■ Exercise set:
1. Answer these questions from the notebook text:
(a) What standard does Radiant MLHub use to catalog training datasets?
(b) Which environment variable is set to hold the API key?
(c) In which tab of the profile page can API keys be created?
2. From the notebook text, list every package or module that is imported under a short alias, and give each alias.

— Start Selected text —

In this notebook, we will run through the process of using the [`radiant-mlhub` Python client](https://pypi.org/project/radiant-mlhub/) to download a dataset from Radiant MLHub and train a basic cloud detection model. The purpose of this notebook is not to show how to develop a good model but instead to show how with just a relatively little amount of code we can have a basic model ready for inferencing.

Radiant MLHub uses [STAC](https://stacspec.org/) standard for cataloging training datasets. Each item in our collections are explained in json format compliant with STAC [label extension](https://github.com/radiantearth/stac-spec/tree/master/extensions/label) definition.

In [None]:
# Import all necessary packages
import os
import math
import glob
import os
import rasterio
import torch
import numpy as np
import matplotlib.pyplot as plt
import seaborn as sn
import pandas as pd

from radiant_mlhub import Dataset
from functools import lru_cache
from urllib.parse import urljoin
from torch.utils.data import Dataset, DataLoader
from pathlib import Path
from torch import nn
from tqdm import tqdm
from rasterio.plot import show
from sklearn.metrics import confusion_matrix

## Authentication

### Create an API Key

Access to the Radiant MLHub API requires an API key. To get your API key, go to [mlhub.earth/profile](https://mlhub.earth/profile). If you have not used Radiant MLHub before, you will need to sign up and create a new account. Otherwise, sign in. In the **API Keys** tab, you'll be able to create API key(s), which you will need. *Do not share* your API key with others: your usage may be limited and sharing your API key is a security risk.

### Configure the Client

Once you have your API key, you need to configure the `radiant_mlhub` library to use that key. There are a number of ways to configure this (see the [Authentication docs](https://radiant-mlhub.readthedocs.io/en/latest/authentication.html) for details). 

For these examples, we will set the `MLHUB_API_KEY` environment variable. Run the cell below to save your API key as an environment variable that the client library will recognize.

*If you are running this notebook locally and have configured a profile as described in the [Authentication docs](https://radiant-mlhub.readthedocs.io/en/latest/authentication.html), then you do not need to execute this cell.*

In [1]:
os.environ['MLHUB_API_KEY'] = 'YOUR API KEY'

## Data Exploration and Download

### Defining Training Data Area of Interest (AoI)

— End Selected text —
— Start Stored data —

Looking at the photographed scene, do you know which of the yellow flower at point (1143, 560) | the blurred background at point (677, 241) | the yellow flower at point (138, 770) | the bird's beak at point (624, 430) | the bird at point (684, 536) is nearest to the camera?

— End Stored data —

■ Response list:
1.
(a) STAC
(b) MLHUB_API_KEY
(c) The API Keys tab

2.
numpy as np
matplotlib.pyplot as plt
seaborn as sn
pandas as pd